Insiders note an “eerie” calm at Boeing Co’s 737 MAX factory, formerly a bustling hub that has helped fuel the aviation industry’s record growth over the last two decades.
Weeks after halting production of the 737 MAX, which has been grounded for almost a year over fatal crashes, Boeing is seizing on the lull to conduct an overhaul at its Seattle-area factory to curb inefficiency, improve quality and ease the plane’s re-entry to the market, four people familiar with the matter told Reuters.
Backed by engineers from roughly a dozen suppliers such as fuselage maker Spirit AeroSystems and robot maker Electroimpact Inc, Boeing is fixing inventory management, upgrading automated tooling, and addressing “high-defect” areas, three of them told Reuters.
Boeing is also working to reduce instances where workers leave tools, rags and other debris inside jetliners as they build them, a problem at multiple Boeing factories.
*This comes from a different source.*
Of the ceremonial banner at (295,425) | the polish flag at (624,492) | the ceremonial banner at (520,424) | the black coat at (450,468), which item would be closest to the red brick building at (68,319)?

On Friday, Boeing said it found “foreign object debris” inside dozens of stored 737 MAX jets, and was investigating the cause.
A Boeing spokesman told Reuters the company was using this time to work closely with suppliers on a dozen initiatives to improve the overall health of its production system.
“The objective is to ensure a healthy and stable system that is ready for resuming production and increasing rates at the appropriate time,” the spokesman, Bernard Choi, told Reuters.
While Boeing has long said the Renton plant is already the most efficient in aviation, such longstanding problems were viewed as too risky to address during years of helter-skelter production to meet record jet demand.
Even before the 737 MAX grounding, the production of aircraft wings had been partially automated by robots. But concerns that missteps might harm deliveries, hurting profit, prevented a complete forensic study of the decades-old plant, two of the people said.
Now, Boeing and other aerospace companies are focusing more attention on improving production systems rather than adding to their already-bulging order books. And for Boeing, the hushed MAX assembly lines have abruptly brought that effort into sharper focus.
While production stability is expected to prevail over market share in the short term, fine-tuning the plant could help determine the MAX’s market position over the long term.